The company also suggests that resale is expected to grow 11 times faster by 2025 than clothing as as whole and 33 million consumers bought second-hand clothing for the first time in 2020.
The report boasts that half of its sellers wouldn’t have resold their items without the platform so it believes the platform’s existence is giving unworn items a second life.
Vestiaire Collective collaborated with audit company Pricewaterhouse Cooper to calculate the environmental impact valuation within the report. The report explains that purchasing second-hand fashion on the resale platform can save as much as 90% of the environmental impact of a new fashion item.

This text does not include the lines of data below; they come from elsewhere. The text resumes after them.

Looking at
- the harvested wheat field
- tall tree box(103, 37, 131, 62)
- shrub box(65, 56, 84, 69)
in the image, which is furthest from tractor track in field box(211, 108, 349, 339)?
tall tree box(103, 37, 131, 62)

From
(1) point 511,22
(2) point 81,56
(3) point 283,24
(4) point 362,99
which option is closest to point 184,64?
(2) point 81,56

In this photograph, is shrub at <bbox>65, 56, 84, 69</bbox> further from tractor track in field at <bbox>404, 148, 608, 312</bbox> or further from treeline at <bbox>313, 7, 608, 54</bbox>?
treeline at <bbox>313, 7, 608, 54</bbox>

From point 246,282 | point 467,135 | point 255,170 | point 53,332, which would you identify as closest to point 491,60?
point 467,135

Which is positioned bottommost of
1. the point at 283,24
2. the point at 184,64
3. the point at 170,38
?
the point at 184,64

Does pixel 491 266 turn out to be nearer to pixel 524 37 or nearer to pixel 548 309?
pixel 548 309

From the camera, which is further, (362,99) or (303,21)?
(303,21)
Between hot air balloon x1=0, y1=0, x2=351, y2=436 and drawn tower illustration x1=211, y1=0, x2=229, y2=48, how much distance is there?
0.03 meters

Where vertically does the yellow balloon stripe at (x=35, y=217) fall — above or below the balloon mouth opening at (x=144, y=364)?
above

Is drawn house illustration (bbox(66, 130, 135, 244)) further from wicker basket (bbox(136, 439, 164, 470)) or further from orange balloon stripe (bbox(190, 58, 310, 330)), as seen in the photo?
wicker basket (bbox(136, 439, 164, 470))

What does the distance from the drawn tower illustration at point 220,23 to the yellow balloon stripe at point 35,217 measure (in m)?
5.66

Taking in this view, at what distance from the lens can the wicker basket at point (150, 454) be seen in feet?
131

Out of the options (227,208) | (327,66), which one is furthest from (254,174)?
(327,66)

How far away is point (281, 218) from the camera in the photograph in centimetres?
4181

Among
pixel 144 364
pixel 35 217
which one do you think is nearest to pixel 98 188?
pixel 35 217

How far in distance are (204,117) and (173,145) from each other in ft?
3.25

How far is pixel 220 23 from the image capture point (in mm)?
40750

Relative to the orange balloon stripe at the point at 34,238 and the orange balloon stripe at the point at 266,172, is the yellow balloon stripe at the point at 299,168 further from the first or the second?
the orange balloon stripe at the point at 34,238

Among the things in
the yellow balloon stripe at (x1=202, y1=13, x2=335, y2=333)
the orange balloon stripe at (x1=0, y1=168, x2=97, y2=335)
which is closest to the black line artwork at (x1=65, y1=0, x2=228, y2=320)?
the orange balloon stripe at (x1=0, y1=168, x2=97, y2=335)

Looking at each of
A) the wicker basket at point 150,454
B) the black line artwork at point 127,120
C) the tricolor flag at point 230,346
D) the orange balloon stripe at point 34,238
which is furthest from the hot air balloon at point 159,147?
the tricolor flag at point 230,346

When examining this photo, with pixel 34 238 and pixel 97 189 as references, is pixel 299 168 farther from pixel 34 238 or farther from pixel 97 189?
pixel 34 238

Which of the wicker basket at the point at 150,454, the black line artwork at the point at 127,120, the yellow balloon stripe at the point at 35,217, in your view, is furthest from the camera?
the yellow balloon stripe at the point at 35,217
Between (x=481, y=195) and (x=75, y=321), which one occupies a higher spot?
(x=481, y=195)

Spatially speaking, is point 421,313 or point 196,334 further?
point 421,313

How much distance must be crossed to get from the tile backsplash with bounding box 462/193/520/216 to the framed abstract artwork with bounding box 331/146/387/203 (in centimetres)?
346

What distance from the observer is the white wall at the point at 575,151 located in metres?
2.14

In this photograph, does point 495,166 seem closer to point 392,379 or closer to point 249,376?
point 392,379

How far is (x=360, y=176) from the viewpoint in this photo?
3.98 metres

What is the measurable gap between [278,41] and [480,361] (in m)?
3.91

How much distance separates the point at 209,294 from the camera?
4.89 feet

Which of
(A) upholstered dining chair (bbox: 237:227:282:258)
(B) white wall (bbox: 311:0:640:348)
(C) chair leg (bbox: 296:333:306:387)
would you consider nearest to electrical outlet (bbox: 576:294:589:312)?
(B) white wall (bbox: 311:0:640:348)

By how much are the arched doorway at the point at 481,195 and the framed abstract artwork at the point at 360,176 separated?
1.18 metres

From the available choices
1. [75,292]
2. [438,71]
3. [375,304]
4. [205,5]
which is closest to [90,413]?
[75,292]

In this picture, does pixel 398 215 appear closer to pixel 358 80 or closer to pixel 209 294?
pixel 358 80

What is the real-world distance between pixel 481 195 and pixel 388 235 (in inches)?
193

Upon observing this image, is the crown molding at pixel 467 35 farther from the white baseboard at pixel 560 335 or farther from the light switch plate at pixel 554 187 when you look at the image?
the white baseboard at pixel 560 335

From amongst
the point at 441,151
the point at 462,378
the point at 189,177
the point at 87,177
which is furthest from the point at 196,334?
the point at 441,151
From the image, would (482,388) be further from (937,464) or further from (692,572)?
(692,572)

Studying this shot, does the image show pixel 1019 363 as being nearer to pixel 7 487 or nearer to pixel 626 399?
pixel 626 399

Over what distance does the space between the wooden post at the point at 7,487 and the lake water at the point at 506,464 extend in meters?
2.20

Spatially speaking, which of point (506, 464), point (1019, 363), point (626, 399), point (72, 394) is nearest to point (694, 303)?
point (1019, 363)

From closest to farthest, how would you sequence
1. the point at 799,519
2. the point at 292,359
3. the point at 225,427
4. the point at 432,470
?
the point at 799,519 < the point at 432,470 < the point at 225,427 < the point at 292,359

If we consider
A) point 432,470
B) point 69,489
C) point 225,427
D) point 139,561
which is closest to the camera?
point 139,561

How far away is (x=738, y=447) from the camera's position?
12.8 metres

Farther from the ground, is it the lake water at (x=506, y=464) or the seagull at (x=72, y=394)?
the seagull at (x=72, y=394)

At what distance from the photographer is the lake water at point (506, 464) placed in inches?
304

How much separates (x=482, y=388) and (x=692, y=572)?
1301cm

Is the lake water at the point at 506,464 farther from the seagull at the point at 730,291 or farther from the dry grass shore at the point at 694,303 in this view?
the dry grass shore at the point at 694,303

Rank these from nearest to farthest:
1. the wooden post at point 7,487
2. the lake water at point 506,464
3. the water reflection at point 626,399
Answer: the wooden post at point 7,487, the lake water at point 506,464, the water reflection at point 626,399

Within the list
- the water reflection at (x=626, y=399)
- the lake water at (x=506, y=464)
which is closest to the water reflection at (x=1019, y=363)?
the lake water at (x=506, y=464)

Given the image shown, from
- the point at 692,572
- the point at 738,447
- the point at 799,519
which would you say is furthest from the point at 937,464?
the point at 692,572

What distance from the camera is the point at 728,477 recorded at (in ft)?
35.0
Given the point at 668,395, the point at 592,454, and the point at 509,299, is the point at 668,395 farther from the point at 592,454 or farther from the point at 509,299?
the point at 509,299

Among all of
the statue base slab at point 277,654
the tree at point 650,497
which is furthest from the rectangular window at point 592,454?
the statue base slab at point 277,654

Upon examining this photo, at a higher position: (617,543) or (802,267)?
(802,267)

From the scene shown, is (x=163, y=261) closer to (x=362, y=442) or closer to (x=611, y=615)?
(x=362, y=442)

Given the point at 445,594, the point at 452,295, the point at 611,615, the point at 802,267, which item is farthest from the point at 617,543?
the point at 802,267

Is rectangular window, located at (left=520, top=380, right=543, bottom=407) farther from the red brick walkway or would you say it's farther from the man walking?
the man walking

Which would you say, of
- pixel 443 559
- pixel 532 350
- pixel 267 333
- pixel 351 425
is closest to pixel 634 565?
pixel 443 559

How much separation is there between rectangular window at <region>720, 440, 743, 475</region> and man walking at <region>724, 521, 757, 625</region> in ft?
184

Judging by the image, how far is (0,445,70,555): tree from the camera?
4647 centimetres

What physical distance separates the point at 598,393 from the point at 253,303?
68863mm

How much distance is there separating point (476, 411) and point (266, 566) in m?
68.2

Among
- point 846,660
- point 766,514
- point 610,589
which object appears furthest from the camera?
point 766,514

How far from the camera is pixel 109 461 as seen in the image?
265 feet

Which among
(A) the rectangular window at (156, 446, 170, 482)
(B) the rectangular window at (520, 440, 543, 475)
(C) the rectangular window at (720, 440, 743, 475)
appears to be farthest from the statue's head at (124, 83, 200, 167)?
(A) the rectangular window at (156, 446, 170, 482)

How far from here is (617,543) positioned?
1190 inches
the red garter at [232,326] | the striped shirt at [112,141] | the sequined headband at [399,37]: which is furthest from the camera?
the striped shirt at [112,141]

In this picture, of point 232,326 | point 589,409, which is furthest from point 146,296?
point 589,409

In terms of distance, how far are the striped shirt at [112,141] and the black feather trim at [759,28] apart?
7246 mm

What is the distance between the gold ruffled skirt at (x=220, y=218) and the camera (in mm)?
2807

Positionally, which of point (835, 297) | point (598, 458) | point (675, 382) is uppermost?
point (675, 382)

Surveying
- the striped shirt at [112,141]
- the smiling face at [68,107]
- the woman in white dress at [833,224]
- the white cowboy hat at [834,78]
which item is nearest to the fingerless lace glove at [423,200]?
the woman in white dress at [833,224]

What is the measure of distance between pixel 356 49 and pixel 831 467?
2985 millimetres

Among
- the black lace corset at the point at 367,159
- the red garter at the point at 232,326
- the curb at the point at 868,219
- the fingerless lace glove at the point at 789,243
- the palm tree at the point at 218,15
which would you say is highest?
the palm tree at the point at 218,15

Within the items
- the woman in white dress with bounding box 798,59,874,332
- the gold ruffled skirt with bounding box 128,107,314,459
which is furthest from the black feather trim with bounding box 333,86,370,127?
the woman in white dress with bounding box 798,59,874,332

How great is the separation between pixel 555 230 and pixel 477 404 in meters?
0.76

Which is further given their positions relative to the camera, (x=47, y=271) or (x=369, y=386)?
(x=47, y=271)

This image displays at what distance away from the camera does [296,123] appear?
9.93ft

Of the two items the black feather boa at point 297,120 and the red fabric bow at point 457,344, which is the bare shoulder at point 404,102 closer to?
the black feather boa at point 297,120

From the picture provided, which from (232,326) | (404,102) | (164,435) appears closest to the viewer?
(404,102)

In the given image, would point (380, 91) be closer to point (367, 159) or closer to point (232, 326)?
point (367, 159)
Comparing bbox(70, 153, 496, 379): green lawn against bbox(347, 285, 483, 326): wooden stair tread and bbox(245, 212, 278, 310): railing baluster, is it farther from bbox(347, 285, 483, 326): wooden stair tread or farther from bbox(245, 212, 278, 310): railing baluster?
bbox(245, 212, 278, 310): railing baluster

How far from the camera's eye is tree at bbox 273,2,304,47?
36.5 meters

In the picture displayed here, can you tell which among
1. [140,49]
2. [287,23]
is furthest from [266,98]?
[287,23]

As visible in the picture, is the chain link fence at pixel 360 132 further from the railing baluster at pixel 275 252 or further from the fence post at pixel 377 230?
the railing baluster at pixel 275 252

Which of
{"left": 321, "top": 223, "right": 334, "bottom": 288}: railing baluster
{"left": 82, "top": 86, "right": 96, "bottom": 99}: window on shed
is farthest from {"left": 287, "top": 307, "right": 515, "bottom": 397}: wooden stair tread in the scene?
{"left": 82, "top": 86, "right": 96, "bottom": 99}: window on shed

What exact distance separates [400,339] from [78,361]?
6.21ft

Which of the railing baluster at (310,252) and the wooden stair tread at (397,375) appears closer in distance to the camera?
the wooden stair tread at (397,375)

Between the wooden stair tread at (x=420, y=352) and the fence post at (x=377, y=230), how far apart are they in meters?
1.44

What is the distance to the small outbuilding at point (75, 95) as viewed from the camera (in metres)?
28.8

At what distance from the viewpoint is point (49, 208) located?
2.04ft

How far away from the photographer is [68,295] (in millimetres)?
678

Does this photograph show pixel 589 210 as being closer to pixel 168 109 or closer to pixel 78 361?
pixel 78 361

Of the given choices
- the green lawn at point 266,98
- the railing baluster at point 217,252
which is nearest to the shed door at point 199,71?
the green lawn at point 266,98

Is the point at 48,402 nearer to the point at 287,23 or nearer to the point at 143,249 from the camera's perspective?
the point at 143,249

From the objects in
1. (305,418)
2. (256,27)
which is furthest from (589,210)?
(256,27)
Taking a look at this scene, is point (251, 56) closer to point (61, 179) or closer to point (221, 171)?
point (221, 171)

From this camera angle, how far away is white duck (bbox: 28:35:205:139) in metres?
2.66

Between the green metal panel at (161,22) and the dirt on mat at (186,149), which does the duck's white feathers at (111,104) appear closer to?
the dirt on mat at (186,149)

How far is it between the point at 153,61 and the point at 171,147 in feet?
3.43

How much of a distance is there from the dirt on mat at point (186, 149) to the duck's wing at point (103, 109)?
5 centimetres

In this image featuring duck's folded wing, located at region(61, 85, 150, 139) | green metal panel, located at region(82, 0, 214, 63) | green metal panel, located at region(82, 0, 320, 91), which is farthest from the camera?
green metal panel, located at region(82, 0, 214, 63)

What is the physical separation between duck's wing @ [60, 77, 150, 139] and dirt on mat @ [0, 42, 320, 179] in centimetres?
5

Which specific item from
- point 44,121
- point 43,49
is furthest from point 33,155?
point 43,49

The resale platform also claims that 17kg of CO2 is saved when an item is bought second-hand and it states that resale is expected to double its market share between 9% to 18% between 2020 and 2030.
The report says: “If this stopped the production of the equivalent amount of new items b 2030, this would save the planet EUR38bn (US$41.37bn).
Vestiaire Collective is said to be the first platform in the resale industry to use a monetisation technique to demonstrate the positive impact that resale can have on the fashion industry.
The calculated cost to the environment per second-hand purchase on Vestiaire Collective is said to be EUR0.39, which is just one-tenth of the environmental cost of a new purchase (EUR3.90).
The report highlights that logistics plays a part in both first and second-hand sales, so the company has committed to reaching a net climate benefit by 2025 that will not rely on offsetting.
Dounia Wone, Vestiaire Collective chief sustainability and inclusion officer said: “Vestiaire Collective’s business model is truly unique. Our role in the Sustainability & Inclusion team is to provide the right data to support this claim, and to keep challenging ourselves to make improvements – and in turn, keep challenging the industry to transition faster. We are wary of the fact that resale still has the potential to contribute to a culture of overconsumption. Therefore it’s important to us to work with our community to encourage a move away from fast fashion, to ensure we can have the biggest possible impact.”